VOTRE TÂCHE:
Prolongez le texte ci-dessous sur l'équarrissage et les vautours en reprenant juste après sa dernière phrase.

TEXTE FOURNI:
=-=-=
Les conséquences des décisions, préférences et stratégies d’équarrissage sur les indicateurs environnementaux et économiques

Les conséquences de contextes d’équarrissage sur les indicateurs

La mise à disposition de ressources pour les vautours ne dépend pas exclusivement des choix d’équarrissage des éleveurs. Par exemple, si la législation française impose aujourd’hui aux entreprises d’équarrissage de répondre à toutes les demandes des éleveurs, elle ne les invite pas pour autant à privilégier l’équarrissage naturel par des mesures facilitatrices. Rappelons que ce sont le réseau associatif (LPO) et les gestionnaires d’espaces protégés (PNC) qui furent les initiateurs de collectes de carcasses à destination de charniers et de la création de la placette individuelle d’alimentation (cf Chapitre II point 1.5). Un autre exemple est celui de la décision européenne visant à éliminer les EST (2003/322/CE). Elle a eu une incidence de première importance puisque le seul système d’équarrissage envisageable était la collecte par une entreprise – l’utilisation des charniers et des placettes était devenue une démarche contraignante et longue (cf Chapitre II point 2.5). Un deuxième exemple sur la réglementation est celui des contrôles par les services déconcentrés de l’état. Les éleveurs utilisent souvent une placette officieuse, ce qui vaut à certains d’être poursuivis pénalement (cf Chapitre III points 2.3 et 3.6). Si le contrôle systématique des pratiques d’équarrissage des éleveurs est peu probable, il n’en demeure pas moins que les procès intentés peuvent être un moyen coercitif utilisé par les autorités sanitaires pour mettre fin aux dépôts illégaux. Par conséquent, la possibilité d’avoir recours à ces dispositifs dépend en grande partie des réglementations et des politiques de la conservation. Ainsi, des conséquences environnementales et économiques résultent des choix des éleveurs aux prises avec ces contraintes ou opportunités. Dans cette partie, nous chercherons à évaluer les conséquences des décisions en matière d’équarrissage sur l’effectif de vautours, l’efficacité d’élimination des carcasses, l’adéquation des dispositifs proposés avec les préférences des éleveurs, les émissions de carbone et enfin les coûts monétaires des collectes.
=-=-=
(Extraits de données de questions spatiales)
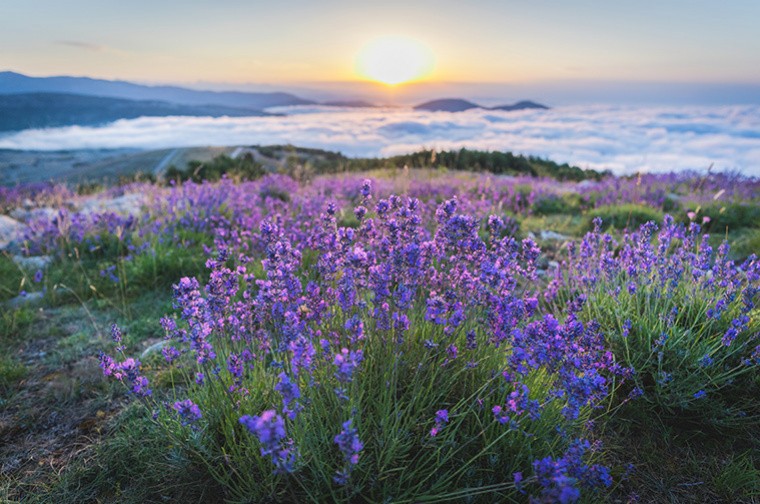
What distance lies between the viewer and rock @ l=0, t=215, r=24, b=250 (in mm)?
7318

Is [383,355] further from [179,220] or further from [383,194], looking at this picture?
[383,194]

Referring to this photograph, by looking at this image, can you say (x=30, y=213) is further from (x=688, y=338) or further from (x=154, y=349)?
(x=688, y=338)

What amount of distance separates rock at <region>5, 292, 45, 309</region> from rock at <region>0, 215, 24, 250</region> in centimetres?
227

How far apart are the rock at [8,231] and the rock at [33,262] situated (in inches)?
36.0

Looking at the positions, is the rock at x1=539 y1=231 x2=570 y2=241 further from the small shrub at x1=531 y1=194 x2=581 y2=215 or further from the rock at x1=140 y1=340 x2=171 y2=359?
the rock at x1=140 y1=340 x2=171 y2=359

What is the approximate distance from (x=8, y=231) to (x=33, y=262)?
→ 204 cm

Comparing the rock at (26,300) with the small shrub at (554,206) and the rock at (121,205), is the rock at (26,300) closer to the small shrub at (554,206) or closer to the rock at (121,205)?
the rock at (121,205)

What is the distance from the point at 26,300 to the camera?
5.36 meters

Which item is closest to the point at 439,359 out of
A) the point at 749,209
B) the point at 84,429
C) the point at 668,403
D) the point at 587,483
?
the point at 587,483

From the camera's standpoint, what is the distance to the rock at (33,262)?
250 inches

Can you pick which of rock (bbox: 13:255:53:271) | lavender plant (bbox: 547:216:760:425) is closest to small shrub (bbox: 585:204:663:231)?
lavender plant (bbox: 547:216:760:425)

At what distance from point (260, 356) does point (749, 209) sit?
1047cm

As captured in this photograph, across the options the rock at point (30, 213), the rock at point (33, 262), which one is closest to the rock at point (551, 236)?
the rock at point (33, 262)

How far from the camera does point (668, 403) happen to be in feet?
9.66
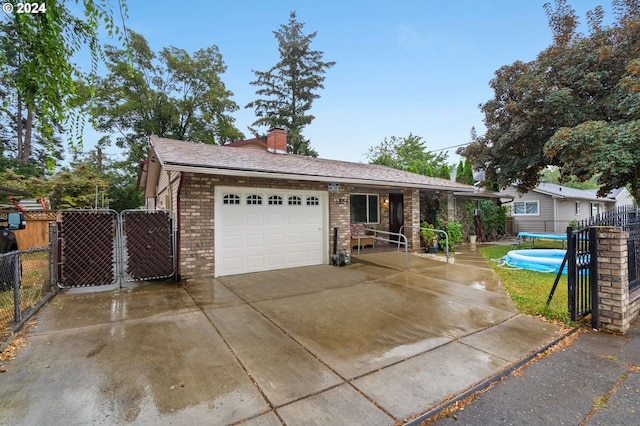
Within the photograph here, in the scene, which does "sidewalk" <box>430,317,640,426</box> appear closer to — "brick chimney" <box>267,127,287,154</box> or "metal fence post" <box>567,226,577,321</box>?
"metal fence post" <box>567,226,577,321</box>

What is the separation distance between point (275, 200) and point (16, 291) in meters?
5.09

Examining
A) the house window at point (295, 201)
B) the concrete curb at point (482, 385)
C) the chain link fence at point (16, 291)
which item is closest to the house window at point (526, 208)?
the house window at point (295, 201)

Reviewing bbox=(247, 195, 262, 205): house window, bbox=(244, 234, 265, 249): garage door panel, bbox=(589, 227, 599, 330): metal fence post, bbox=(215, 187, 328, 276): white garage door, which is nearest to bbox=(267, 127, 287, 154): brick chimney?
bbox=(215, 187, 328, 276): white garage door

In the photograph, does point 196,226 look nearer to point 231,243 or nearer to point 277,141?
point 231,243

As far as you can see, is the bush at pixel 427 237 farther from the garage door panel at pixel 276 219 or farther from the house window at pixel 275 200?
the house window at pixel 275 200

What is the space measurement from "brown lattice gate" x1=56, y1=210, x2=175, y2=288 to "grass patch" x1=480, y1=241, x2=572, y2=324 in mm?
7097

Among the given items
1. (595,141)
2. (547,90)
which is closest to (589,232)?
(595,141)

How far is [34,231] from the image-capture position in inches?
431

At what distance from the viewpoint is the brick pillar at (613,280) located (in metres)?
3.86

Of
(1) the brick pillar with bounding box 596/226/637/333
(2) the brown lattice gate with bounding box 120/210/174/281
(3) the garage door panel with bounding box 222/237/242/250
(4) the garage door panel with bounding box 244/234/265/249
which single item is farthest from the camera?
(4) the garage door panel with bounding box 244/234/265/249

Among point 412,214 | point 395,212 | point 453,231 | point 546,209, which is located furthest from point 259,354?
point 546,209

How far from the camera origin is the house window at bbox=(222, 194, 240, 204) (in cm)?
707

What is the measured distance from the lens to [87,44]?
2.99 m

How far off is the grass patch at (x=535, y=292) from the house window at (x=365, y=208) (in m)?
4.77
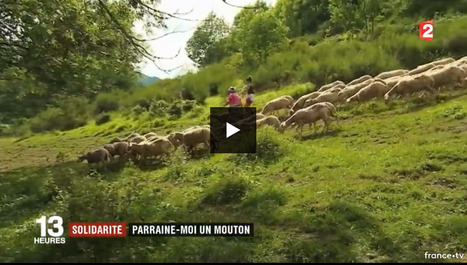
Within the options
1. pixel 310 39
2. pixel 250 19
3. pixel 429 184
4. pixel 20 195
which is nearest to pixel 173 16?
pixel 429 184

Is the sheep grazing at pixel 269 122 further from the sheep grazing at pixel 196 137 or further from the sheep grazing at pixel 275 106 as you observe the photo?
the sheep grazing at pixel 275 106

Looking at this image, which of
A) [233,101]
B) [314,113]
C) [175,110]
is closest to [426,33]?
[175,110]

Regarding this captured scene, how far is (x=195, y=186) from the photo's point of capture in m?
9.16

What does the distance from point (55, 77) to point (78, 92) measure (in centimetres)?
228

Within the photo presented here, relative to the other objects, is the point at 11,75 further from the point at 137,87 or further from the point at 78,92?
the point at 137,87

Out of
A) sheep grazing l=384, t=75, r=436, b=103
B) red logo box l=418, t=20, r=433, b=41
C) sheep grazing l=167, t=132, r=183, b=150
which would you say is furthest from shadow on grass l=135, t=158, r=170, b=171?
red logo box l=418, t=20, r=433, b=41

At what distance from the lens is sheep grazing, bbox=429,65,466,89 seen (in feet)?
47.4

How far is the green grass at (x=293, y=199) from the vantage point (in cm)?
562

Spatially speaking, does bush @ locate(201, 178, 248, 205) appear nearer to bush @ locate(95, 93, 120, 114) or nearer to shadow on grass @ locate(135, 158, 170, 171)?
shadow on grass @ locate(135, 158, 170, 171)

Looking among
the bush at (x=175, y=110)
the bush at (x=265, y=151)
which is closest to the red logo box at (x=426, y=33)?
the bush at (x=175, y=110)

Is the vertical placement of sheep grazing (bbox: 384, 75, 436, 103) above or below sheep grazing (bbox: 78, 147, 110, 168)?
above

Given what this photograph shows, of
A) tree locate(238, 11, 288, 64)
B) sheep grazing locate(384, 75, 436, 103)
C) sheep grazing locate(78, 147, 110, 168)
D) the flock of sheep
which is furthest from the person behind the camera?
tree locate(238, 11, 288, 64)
=-=-=
RÉPONSE:
Les profils et pratiques d’équarrissage des éleveurs

Les entretiens ethnologiques menés auprès des éleveurs révèlent la multiplicité et les raisons de leurs logiques d’actions. Celles-ci permettent de présumer le choix probable d’un dispositif d’équarrissage retenu par un éleveur selon le contexte. A partir d’un large éventail de pratiques existantes, des profils types représentant ont été constitués.
Dans un premier temps, une typologie a été créée de manière théorique, sur la base de préférences exprimées par les éleveurs. Les préférences peuvent porter sur le destinataire final des carcasses, à savoir les vautours ou l’entreprise d’équarrissage, que nous appellerons « finalité ». Leurs préférences peuvent également porter sur le moyen d’élimination des carcasses, c’est-à-dire par les vautours ou par une collecte par des humains, que nous appellerons « moyen ». Théoriquement, un profil peut avoir une préférence sur l’une ou l’autre des modalités (finalité et moyen). Si certains profils peuvent être attachés à la destination des carcasses, ils peuvent se révéler indifférents au moyen utilisé ou inversement.
Un profil peut avoir une préférence sur les deux modalités, par exemple s’il veut que les carcasses parviennent uniquement aux vautours par le seul moyen d’une placette. Enfin, il peut être indifférent aux deux modalités.
Par ailleurs, différents degrés d’attachement à la préférence sur les deux modalités ont été intégrés en introduisant une forme dérivée « des principes de plaisir et de réalité ». Les principes de plaisir et de réalité ont été élaborés par Freud dans sa théorie de l’appareil psychique. Le principe de plaisir est caractérisé par des valeurs instinctives (satisfaction immédiate, plaisir, consommation). Le principe de réalité émerge et se développe lorsque la satisfaction du plaisir est contrainte par le contexte environnemental et social. Il s’agit dans ce cas de distinguer un choix considéré comme idéal et des options secondaires, envisageables « par défaut », par nécessité de s’adapter au contexte. Par exemple si un éleveur d’un certain profil souhaite que les carcasses profitent aux vautours (finalité idéale) et préfère le système de placette (moyen idéal) mais qu’il n’a pas la possibilité légale de l’utiliser, il peut envisager d’utiliser la collecte par les gestionnaires (moyen résultant). Etant donné que trois systèmes d’équarrissage peuvent permettre l’enlèvement des carcasses, il y a deux options possibles en plus du moyen idéal.
Cette construction théorique permet d’élaborer une grille intégrant 80 profils potentiels (Tableau 6.1).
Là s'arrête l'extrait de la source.